PROMPT: Collect every line in the items below that contains the string "fill", and copy each of those lines in full.

EXTRACTED RECORDS:
* * *
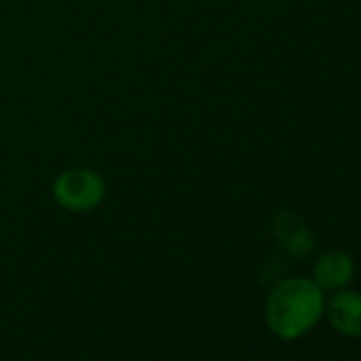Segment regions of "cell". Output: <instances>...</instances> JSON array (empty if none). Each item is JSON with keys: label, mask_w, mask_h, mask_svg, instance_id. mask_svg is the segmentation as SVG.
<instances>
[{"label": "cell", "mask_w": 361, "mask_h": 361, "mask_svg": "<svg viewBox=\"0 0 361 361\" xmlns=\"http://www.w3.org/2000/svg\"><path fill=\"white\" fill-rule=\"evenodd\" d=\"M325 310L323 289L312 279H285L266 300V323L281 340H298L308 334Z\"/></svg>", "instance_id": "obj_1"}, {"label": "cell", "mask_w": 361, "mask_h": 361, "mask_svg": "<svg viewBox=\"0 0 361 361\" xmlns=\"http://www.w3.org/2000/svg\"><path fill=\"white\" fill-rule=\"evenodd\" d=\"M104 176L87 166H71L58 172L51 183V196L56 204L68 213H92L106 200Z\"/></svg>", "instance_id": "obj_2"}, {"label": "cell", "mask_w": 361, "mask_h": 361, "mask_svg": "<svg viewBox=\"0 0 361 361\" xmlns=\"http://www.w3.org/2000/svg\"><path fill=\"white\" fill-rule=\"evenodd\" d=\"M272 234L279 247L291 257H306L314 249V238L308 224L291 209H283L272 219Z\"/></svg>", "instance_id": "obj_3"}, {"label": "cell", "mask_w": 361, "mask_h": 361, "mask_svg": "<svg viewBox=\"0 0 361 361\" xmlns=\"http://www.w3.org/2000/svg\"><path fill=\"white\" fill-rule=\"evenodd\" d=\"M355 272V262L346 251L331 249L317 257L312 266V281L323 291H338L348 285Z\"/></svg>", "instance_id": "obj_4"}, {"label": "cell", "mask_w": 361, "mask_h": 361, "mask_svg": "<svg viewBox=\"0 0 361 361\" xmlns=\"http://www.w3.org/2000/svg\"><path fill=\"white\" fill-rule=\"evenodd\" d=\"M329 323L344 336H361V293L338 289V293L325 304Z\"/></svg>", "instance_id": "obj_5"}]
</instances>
* * *
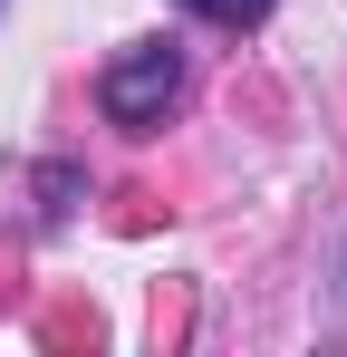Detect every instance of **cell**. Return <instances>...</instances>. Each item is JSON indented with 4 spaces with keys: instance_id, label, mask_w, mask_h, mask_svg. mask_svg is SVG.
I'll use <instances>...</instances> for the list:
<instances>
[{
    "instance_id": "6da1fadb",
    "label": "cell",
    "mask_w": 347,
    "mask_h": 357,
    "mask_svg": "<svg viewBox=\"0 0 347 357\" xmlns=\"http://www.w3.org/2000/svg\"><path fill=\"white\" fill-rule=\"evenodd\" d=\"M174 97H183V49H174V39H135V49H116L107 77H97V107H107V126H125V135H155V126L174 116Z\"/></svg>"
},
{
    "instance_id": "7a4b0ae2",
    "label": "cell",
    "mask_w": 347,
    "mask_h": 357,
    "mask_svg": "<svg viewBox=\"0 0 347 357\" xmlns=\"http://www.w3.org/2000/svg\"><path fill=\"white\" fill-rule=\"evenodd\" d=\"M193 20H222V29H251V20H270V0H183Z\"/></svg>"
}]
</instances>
* * *
EXERCISE ANSWER:
[{"label": "cell", "mask_w": 361, "mask_h": 361, "mask_svg": "<svg viewBox=\"0 0 361 361\" xmlns=\"http://www.w3.org/2000/svg\"><path fill=\"white\" fill-rule=\"evenodd\" d=\"M325 310L323 289L312 279H285L266 300V323L281 340H298L308 334Z\"/></svg>", "instance_id": "obj_1"}, {"label": "cell", "mask_w": 361, "mask_h": 361, "mask_svg": "<svg viewBox=\"0 0 361 361\" xmlns=\"http://www.w3.org/2000/svg\"><path fill=\"white\" fill-rule=\"evenodd\" d=\"M104 176L87 166H71L58 172L51 183V196L56 204L68 213H92L106 200Z\"/></svg>", "instance_id": "obj_2"}, {"label": "cell", "mask_w": 361, "mask_h": 361, "mask_svg": "<svg viewBox=\"0 0 361 361\" xmlns=\"http://www.w3.org/2000/svg\"><path fill=\"white\" fill-rule=\"evenodd\" d=\"M272 234L279 247L291 257H306L314 249V238L308 224L291 209H283L272 219Z\"/></svg>", "instance_id": "obj_3"}, {"label": "cell", "mask_w": 361, "mask_h": 361, "mask_svg": "<svg viewBox=\"0 0 361 361\" xmlns=\"http://www.w3.org/2000/svg\"><path fill=\"white\" fill-rule=\"evenodd\" d=\"M355 272V262L346 251L331 249L317 257L312 266V281L323 291H338L348 285Z\"/></svg>", "instance_id": "obj_4"}, {"label": "cell", "mask_w": 361, "mask_h": 361, "mask_svg": "<svg viewBox=\"0 0 361 361\" xmlns=\"http://www.w3.org/2000/svg\"><path fill=\"white\" fill-rule=\"evenodd\" d=\"M329 323L344 336H361V293L338 289V293L325 304Z\"/></svg>", "instance_id": "obj_5"}]
    "mask_svg": "<svg viewBox=\"0 0 347 357\" xmlns=\"http://www.w3.org/2000/svg\"><path fill=\"white\" fill-rule=\"evenodd\" d=\"M174 97H183V49H174V39H135V49H116L107 77H97V107H107V126H125V135H155V126L174 116Z\"/></svg>"
    "mask_svg": "<svg viewBox=\"0 0 347 357\" xmlns=\"http://www.w3.org/2000/svg\"><path fill=\"white\" fill-rule=\"evenodd\" d=\"M193 20H222V29H251V20H270V0H183Z\"/></svg>"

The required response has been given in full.